Would it make sense for this library to support platforms other than cuda on x64 Linux? I am specifically looking for Apple silicon support. Currently not even cpuonly works since it assumes SSE2 support (Even without Neon. Support).

i would guess that the first step would be a full cross platform compile (arm64), then ideally support for Metal Performance Shaders as an alternative to CUDA (assuming it is at all feasible).

I could probably contribute some towards support if there is interest for bitsandbytes to be multi platform. I have some experience setting up cross platform Python libraries.

TheStoneMX commented 1 year ago

Hi there, I will contribute too, in order to get it to work on Metal Apple M1

this is my trace:

===================================BUG REPORT===================================
Welcome to bitsandbytes. For bug reports, please submit your error trace to: https://github.com/TimDettmers/bitsandbytes/issues
================================================================================
CUDA SETUP: Required library version not found: libsbitsandbytes_cpu.so. Maybe you need to compile it from source?
CUDA SETUP: Defaulting to libbitsandbytes_cpu.so...

→ **Given entries**
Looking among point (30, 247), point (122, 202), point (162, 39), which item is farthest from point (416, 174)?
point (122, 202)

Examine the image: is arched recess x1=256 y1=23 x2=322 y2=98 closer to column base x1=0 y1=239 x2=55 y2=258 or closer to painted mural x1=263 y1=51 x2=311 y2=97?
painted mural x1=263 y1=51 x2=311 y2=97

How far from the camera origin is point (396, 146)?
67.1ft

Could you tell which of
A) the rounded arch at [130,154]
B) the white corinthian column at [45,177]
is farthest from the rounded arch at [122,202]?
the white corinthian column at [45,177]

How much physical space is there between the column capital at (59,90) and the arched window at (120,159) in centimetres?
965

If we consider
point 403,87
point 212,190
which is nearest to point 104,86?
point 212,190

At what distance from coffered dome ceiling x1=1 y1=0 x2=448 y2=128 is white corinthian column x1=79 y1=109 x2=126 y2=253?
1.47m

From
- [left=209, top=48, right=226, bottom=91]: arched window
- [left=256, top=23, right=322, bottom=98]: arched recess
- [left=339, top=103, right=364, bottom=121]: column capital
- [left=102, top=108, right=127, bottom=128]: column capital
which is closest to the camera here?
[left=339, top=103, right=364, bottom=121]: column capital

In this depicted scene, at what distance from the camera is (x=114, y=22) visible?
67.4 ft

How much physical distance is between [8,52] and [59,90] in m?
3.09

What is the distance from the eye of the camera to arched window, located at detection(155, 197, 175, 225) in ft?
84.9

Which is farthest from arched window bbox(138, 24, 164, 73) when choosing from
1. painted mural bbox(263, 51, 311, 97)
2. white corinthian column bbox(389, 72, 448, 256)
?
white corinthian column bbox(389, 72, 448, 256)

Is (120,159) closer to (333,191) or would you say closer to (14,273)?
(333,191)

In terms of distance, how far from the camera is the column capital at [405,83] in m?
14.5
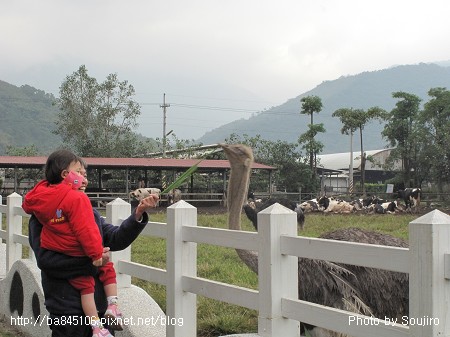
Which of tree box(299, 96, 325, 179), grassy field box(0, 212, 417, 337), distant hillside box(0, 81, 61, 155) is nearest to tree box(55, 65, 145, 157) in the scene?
tree box(299, 96, 325, 179)

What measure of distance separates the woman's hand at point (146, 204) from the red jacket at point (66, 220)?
0.30 metres

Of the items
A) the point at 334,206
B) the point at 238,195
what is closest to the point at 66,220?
the point at 238,195

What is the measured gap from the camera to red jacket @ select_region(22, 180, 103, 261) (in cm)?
356

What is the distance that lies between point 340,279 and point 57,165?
88.8 inches

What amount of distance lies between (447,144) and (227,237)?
117ft

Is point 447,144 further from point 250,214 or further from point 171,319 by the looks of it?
point 171,319

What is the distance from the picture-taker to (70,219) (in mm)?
3574

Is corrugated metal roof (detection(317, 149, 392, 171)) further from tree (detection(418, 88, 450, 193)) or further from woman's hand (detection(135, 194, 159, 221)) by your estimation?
woman's hand (detection(135, 194, 159, 221))

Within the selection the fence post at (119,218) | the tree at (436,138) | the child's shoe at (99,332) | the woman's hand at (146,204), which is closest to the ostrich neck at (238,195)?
the fence post at (119,218)

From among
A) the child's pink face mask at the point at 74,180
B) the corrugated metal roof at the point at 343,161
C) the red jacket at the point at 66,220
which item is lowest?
the red jacket at the point at 66,220

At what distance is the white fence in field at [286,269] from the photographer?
9.30 feet

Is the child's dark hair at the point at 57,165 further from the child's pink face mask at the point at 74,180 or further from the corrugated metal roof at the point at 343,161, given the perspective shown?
the corrugated metal roof at the point at 343,161

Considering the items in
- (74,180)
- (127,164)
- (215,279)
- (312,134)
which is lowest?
(215,279)

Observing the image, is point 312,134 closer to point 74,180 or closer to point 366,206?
point 366,206
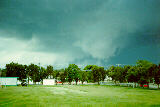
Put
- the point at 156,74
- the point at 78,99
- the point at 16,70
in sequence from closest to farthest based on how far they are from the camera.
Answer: the point at 78,99 → the point at 156,74 → the point at 16,70

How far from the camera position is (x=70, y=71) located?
8338cm

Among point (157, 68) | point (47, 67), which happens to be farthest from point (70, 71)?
point (157, 68)

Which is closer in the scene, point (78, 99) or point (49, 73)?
point (78, 99)

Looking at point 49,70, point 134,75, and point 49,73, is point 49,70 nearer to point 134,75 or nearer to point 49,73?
point 49,73

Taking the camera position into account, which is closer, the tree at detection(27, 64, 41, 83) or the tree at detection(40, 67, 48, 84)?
the tree at detection(27, 64, 41, 83)

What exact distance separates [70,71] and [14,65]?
28587 mm

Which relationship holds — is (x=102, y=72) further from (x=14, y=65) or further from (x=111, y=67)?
(x=14, y=65)

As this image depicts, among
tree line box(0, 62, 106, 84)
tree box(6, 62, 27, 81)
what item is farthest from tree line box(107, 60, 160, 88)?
tree box(6, 62, 27, 81)

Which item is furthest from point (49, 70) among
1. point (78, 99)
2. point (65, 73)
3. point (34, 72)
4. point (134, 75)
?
point (78, 99)

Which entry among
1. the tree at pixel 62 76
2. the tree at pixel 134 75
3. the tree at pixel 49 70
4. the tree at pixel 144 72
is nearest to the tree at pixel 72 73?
the tree at pixel 62 76

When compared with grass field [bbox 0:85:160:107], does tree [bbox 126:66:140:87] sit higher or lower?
higher

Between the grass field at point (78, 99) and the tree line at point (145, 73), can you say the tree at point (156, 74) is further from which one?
the grass field at point (78, 99)

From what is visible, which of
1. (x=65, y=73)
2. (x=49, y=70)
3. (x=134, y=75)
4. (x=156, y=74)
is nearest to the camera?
(x=156, y=74)

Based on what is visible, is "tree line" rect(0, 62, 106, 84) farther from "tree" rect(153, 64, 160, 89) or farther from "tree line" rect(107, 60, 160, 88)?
"tree" rect(153, 64, 160, 89)
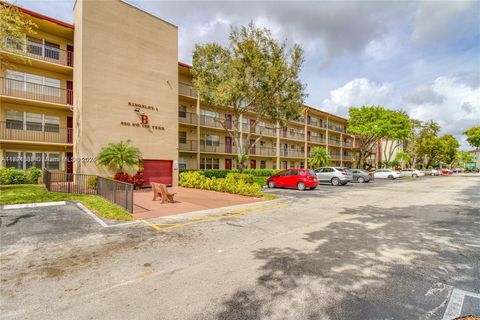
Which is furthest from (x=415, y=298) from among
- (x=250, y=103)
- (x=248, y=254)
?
(x=250, y=103)

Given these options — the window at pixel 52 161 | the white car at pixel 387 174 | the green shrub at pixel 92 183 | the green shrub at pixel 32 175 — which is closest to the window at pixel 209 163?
the window at pixel 52 161

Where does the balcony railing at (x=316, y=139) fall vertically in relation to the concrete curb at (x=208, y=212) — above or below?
above

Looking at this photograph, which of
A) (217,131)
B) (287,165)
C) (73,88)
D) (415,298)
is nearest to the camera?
(415,298)

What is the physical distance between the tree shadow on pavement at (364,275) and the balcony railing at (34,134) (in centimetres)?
1788

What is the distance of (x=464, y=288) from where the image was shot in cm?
377

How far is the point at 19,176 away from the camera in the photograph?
14.7 metres

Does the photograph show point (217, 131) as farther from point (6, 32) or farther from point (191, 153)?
point (6, 32)

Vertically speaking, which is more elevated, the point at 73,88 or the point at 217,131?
the point at 73,88

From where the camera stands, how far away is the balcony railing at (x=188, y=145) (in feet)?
77.2

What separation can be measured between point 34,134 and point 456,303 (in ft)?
69.9

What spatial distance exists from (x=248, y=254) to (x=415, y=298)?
290 cm

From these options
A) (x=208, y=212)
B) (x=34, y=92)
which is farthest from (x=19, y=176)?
(x=208, y=212)

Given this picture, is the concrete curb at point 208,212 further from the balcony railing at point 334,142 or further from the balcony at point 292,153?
the balcony railing at point 334,142

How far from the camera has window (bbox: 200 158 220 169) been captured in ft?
86.0
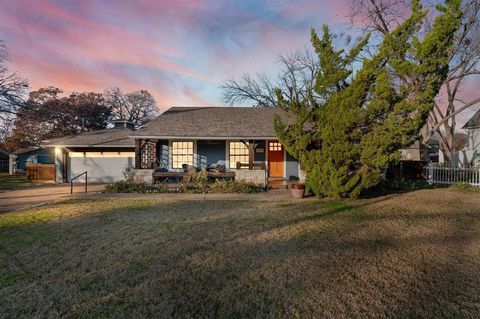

→ **List of tasks**
1. In the bitsandbytes thread, what is proposed as an alternative to CUDA on Apple hardware?
2. Carry on the bitsandbytes thread from its last line.
The rows play no part in what comes next.

→ **The replies**
1. Metal Performance Shaders.

2.
dlopen([/Users/raziel/miniconda3/envs/nlp/lib/python3.9/site-packages/bitsandbytes/libbitsandbytes_cpu.so](https://file+.vscode-resource.vscode-cdn.net/Users/raziel/miniconda3/envs/nlp/lib/python3.9/site-packages/bitsandbytes/libbitsandbytes_cpu.so), 0x0006): tried: '[/Users/raziel/miniconda3/envs/nlp/lib/python3.9/site-packages/bitsandbytes/libbitsandbytes_cpu.so](https://file+.vscode-resource.vscode-cdn.net/Users/raziel/miniconda3/envs/nlp/lib/python3.9/site-packages/bitsandbytes/libbitsandbytes_cpu.so)' (not a mach-o file), '[/System/Volumes/Preboot/Cryptexes/OS/Users/raziel/miniconda3/envs/nlp/lib/python3.9/site-packages/bitsandbytes/libbitsandbytes_cpu.so](https://file+.vscode-resource.vscode-cdn.net/System/Volumes/Preboot/Cryptexes/OS/Users/raziel/miniconda3/envs/nlp/lib/python3.9/site-packages/bitsandbytes/libbitsandbytes_cpu.so)' (no such file), '[/Users/raziel/miniconda3/envs/nlp/lib/python3.9/site-packages/bitsandbytes/libbitsandbytes_cpu.so](https://file+.vscode-resource.vscode-cdn.net/Users/raziel/miniconda3/envs/nlp/lib/python3.9/site-packages/bitsandbytes/libbitsandbytes_cpu.so)' (not a mach-o file)
CUDA SETUP: Required library version not found: libsbitsandbytes_cpu.so. Maybe you need to compile it from source?
CUDA SETUP: Defaulting to libbitsandbytes_cpu.so...
dlopen([/Users/raziel/miniconda3/envs/nlp/lib/python3.9/site-packages/bitsandbytes/libbitsandbytes_cpu.so](https://file+.vscode-resource.vscode-cdn.net/Users/raziel/miniconda3/envs/nlp/lib/python3.9/site-packages/bitsandbytes/libbitsandbytes_cpu.so), 0x0006): tried: '[/Users/raziel/miniconda3/envs/nlp/lib/python3.9/site-packages/bitsandbytes/libbitsandbytes_cpu.so](https://file+.vscode-resource.vscode-cdn.net/Users/raziel/miniconda3/envs/nlp/lib/python3.9/site-packages/bitsandbytes/libbitsandbytes_cpu.so)' (not a mach-o file), '[/System/Volumes/Preboot/Cryptexes/OS/Users/raziel/miniconda3/envs/nlp/lib/python3.9/site-packages/bitsandbytes/libbitsandbytes_cpu.so](https://file+.vscode-resource.vscode-cdn.net/System/Volumes/Preboot/Cryptexes/OS/Users/raziel/miniconda3/envs/nlp/lib/python3.9/site-packages/bitsandbytes/libbitsandbytes_cpu.so)' (no such file), '[/Users/raziel/miniconda3/envs/nlp/lib/python3.9/site-packages/bitsandbytes/libbitsandbytes_cpu.so](https://file+.vscode-resource.vscode-cdn.net/Users/raziel/miniconda3/envs/nlp/lib/python3.9/site-packages/bitsandbytes/libbitsandbytes_cpu.so)' (not a mach-o file)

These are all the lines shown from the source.